■ **Source extract**
Experiencing the Built: The London Colosseum
The increase in pictures available meant that a new relationship emerged between the constituent parts of the illustrated press. While, as Tom Gretton has pointed out, pictures regarded as ‘illustrations’ had previously been ‘at the service of texts’, the images printed in the ILN very quickly lost this serving character in the mid-nineteenth century, gaining independence from, and eventually dominance over, the accompanying article (2010: 683). Indeed, Paul Jobling and David Crowley refer to such engravings as ‘not illustrations to the text at all but highly wrought pictures’ autonomous from the text (1996: 26). Gretton argues that this found expression in page layouts that ignored the hitherto standard three-column formula, forcing upon the verbal part of the ILN’s pages a plasticity that formerly only the images themselves had had to show. The text, in other words, had to adapt to the dominance of the picture, and it did so graphically, through condensed, widened or cut-out columns acting as frames to the image that more and more clearly began to take centre stage, as is clearly visible in a page spread from 3 May 1845 presenting the newly refurbished London Colosseum (Fig. 6). First opened in 1829 on a site next to Regents Park to house Thomas Hornor’s enormous 360-degree panorama of London as well as extensive pleasure grounds, the amusement venue had been overhauled and increased in size (see Altick 1978: 141–62). The pages documenting its reopening demonstrate the ILN’s growing confidence in mixing different types of images and in using the entire double spread, encouraging the reader’s eyes to move freely over it, liberated of the left-to-right column-line rhythm of the linear text.
The changing word-image hierarchies in the ILN were also reflected in the newspaper’s own terminology regarding its imagery. There are frequent references to the printed picture, ranging from terms referring to the mode of production, such as, simply, the ‘engraving’, to words describing the comprehensiveness or mood of an image. The article on the Colosseum described its images thus:
We have engraved three fragmentary but picturesque snatches … The first of our scenes groups the decaying Greek Temple, with the Italian Fountain. The second illustration shows the Temple of Vesta … Next is a vignette of Italian scenery … The larger engraving … shows, perhaps, the most novel triumph of the artist’s skill; it being a large model of the celebrated Stalactite Cavern, at Adelsberg. (‘Re-Opening’, 1845: 276; emphasis mine)
There is a certain speed of looking implied here that mirrors Bayley’s expression of readers ‘devouring’ words and images: the three ‘snatches’ refer to the bottom image on the left page and the two top ones on the right. These are described as fragments of a larger whole, the arranged setting of the ‘scene’ (bottom left), the ‘illustration’ of a specific famous building, the Temple of Vesta on the Roman Forum (top right) and finally the ‘vignette’ of a general Italian prospect (centre right), all of which are shown with rounded and blurred margins. Only the last, and most emphatically praised, image (bottom right) is referred to by its mode of production — as ‘engraving’. On this the eye should come to rest, indulge in it before and after reading the comprehensive description of the route through, and ensuing experience of, the Colosseum’s caves.
This route, or tour, is very literally spelled out in the opening sentence of the article: ‘We … request the reader to accompany us to the eastern entrance in Albany-street, which is entirely new’ (276). This is followed by a room-to-room itinerary of the premises dominated by ‘you’, the mobile viewing reader:
North of this new Saloon you enter by large folding-doors, and pass into a square vestibule; thence, to the left, into a nobly arched corridor … Descening to the basement … you enter a spacious apartment. (276)

■ **Task to carry out**
From the passage on the London Colosseum, reproduce word for word the stretch that begins at the words "The changing word-image" and stops after "276; emphasis mine)".

■ **Data extract**
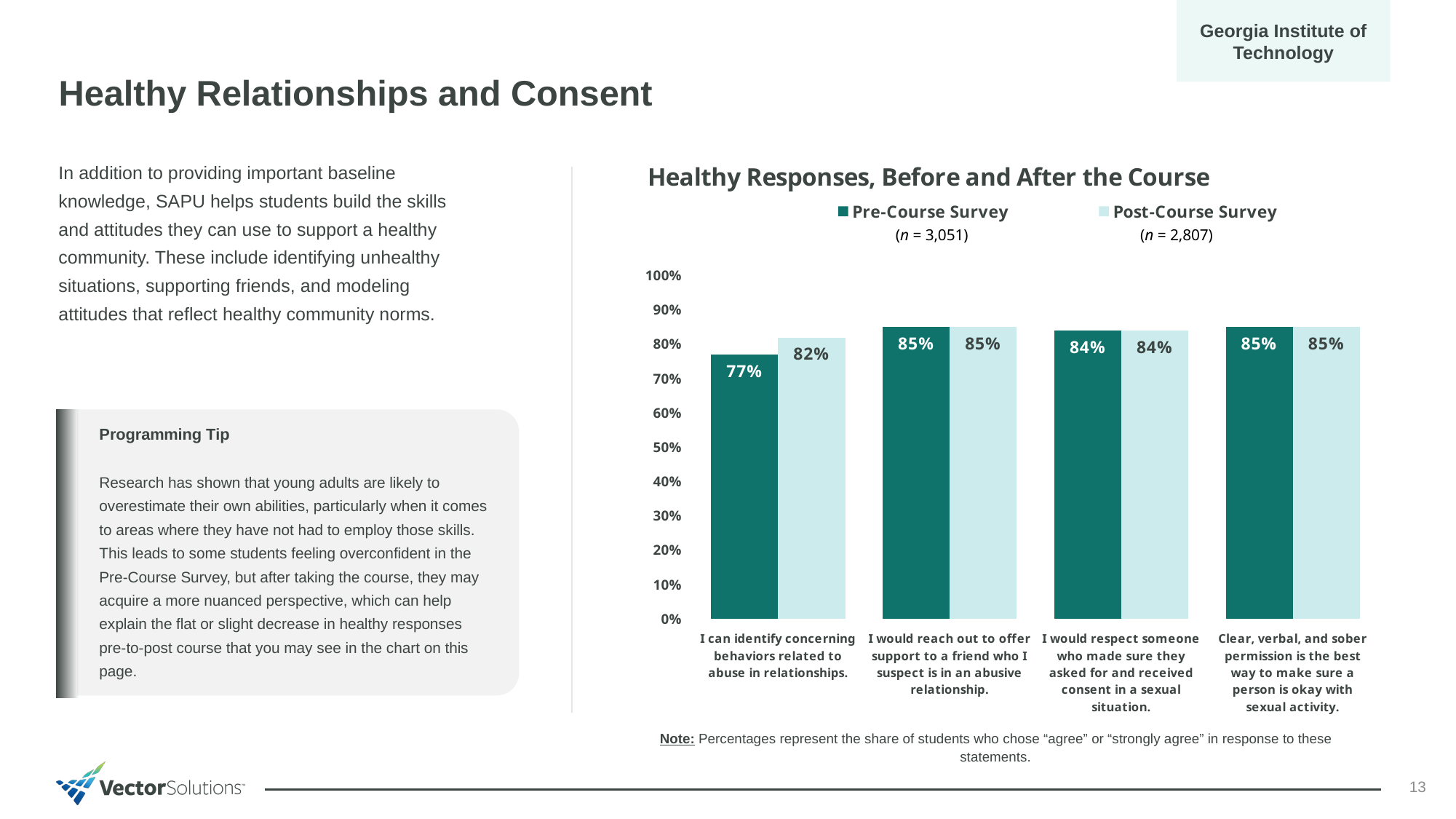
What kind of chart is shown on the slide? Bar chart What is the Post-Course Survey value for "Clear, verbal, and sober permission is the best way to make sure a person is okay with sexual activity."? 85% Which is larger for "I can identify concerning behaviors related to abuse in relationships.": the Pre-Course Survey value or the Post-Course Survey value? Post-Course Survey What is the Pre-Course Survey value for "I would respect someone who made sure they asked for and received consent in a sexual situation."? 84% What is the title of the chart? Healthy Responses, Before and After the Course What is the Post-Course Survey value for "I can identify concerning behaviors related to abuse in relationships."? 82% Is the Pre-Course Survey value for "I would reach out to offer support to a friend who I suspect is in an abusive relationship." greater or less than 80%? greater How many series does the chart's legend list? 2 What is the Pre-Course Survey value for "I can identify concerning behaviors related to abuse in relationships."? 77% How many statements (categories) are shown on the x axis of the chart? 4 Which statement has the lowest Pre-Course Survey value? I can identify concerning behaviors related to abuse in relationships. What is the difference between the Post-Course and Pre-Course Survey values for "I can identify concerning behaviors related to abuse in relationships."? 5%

■ **Reply to the task**
The changing word-image hierarchies in the ILN were also reflected in the newspaper’s own terminology regarding its imagery. There are frequent references to the printed picture, ranging from terms referring to the mode of production, such as, simply, the ‘engraving’, to words describing the comprehensiveness or mood of an image. The article on the Colosseum described its images thus:
We have engraved three fragmentary but picturesque snatches … The first of our scenes groups the decaying Greek Temple, with the Italian Fountain. The second illustration shows the Temple of Vesta … Next is a vignette of Italian scenery … The larger engraving … shows, perhaps, the most novel triumph of the artist’s skill; it being a large model of the celebrated Stalactite Cavern, at Adelsberg. (‘Re-Opening’, 1845: 276; emphasis mine)